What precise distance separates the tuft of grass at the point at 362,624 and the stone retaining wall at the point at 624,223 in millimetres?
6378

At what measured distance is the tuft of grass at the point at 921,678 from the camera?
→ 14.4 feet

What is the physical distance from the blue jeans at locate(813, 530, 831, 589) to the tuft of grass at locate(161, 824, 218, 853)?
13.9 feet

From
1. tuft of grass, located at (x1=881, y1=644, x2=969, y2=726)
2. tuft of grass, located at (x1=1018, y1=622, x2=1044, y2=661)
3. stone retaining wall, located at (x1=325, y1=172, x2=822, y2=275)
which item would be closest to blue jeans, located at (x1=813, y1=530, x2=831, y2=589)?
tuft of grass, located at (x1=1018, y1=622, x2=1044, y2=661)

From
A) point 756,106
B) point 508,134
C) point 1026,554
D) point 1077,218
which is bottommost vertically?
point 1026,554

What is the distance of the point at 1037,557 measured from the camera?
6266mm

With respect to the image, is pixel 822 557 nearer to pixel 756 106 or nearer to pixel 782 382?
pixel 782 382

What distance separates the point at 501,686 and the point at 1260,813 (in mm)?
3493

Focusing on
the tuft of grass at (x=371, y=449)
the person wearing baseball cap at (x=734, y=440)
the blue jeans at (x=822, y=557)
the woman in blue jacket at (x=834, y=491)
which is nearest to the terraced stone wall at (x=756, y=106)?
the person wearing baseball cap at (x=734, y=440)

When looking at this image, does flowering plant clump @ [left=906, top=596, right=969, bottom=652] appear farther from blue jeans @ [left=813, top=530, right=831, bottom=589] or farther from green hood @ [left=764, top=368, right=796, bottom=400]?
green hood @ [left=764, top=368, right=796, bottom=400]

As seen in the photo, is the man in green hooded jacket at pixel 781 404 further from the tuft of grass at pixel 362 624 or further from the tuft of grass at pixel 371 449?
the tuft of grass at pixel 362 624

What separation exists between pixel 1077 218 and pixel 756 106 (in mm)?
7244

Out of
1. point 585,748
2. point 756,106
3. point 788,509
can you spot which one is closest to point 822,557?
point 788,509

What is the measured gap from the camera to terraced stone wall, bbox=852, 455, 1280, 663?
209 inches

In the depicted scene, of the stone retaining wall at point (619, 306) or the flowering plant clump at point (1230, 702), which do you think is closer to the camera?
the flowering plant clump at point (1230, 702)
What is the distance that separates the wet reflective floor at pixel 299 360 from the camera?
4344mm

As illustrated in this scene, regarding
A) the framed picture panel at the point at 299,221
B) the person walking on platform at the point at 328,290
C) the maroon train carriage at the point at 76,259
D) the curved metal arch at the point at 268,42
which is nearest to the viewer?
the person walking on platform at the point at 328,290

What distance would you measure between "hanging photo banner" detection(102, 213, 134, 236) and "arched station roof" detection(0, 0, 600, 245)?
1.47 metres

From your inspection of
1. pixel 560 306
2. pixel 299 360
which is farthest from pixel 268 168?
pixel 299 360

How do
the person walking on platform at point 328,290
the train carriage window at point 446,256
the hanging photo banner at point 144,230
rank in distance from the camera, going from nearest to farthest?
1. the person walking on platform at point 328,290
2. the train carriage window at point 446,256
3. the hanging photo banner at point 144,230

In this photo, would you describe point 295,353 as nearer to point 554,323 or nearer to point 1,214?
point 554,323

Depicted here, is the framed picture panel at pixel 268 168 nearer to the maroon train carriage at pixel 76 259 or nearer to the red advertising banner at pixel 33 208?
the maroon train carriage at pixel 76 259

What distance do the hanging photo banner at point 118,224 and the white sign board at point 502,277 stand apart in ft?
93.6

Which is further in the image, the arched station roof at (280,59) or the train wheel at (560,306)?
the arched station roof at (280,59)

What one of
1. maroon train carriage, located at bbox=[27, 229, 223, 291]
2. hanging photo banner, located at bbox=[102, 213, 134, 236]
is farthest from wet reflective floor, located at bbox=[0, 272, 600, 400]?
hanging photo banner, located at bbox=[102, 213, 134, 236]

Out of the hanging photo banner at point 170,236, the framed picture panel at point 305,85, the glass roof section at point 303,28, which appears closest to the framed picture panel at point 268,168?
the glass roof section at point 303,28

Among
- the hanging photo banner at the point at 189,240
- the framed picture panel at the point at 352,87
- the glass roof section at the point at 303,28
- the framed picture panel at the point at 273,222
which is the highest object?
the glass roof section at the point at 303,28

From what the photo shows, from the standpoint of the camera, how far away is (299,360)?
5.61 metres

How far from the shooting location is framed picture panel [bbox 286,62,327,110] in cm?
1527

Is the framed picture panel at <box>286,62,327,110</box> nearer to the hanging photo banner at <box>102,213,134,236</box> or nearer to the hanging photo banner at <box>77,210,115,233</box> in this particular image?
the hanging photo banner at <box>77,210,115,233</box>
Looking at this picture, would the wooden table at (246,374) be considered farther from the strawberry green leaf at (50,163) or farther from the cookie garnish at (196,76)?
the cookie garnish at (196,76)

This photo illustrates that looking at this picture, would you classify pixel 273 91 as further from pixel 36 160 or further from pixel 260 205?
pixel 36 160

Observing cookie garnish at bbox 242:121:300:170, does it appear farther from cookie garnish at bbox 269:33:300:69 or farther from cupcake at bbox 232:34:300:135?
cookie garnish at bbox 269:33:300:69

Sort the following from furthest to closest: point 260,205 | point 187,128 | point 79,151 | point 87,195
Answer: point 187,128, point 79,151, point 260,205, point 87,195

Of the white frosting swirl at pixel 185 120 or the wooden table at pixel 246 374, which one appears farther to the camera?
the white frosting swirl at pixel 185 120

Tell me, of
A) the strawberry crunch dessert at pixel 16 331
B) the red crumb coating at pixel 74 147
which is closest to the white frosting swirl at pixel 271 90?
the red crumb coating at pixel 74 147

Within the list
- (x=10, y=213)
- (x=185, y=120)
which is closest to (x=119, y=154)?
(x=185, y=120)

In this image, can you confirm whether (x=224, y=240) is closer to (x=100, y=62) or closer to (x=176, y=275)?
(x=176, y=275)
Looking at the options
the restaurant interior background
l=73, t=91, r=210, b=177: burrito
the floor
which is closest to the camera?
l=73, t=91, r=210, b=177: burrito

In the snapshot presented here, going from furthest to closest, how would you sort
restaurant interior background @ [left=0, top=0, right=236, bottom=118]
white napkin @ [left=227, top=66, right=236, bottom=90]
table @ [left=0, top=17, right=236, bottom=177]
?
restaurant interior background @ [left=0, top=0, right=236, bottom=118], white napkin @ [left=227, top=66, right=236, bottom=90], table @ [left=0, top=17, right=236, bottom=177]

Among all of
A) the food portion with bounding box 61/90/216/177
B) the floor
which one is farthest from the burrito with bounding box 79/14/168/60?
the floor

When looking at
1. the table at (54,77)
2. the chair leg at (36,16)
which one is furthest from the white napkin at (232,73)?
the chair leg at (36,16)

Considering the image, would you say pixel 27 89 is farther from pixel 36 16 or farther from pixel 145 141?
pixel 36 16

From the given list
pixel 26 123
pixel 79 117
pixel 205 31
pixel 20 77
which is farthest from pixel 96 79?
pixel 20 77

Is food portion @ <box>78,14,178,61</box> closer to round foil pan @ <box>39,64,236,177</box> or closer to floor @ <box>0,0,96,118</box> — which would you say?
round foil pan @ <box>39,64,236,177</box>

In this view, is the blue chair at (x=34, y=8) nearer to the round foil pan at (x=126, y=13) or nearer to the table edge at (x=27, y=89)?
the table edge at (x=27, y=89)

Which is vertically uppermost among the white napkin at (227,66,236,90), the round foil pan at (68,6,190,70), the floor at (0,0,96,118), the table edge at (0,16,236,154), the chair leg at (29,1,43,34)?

--

▶ **WRITTEN INSTRUCTION**
Starting at the line that contains "In this view, is" and continuing to the end of the records, render each line as a string in a JSON list, one string per line. Leave out blank lines.

▶ **FINAL ANSWER**
[
  "In this view, is the blue chair at (x=34, y=8) nearer to the round foil pan at (x=126, y=13) or nearer to the table edge at (x=27, y=89)?",
  "the table edge at (x=27, y=89)",
  "Which is vertically uppermost among the white napkin at (227,66,236,90), the round foil pan at (68,6,190,70), the floor at (0,0,96,118), the table edge at (0,16,236,154), the chair leg at (29,1,43,34)?"
]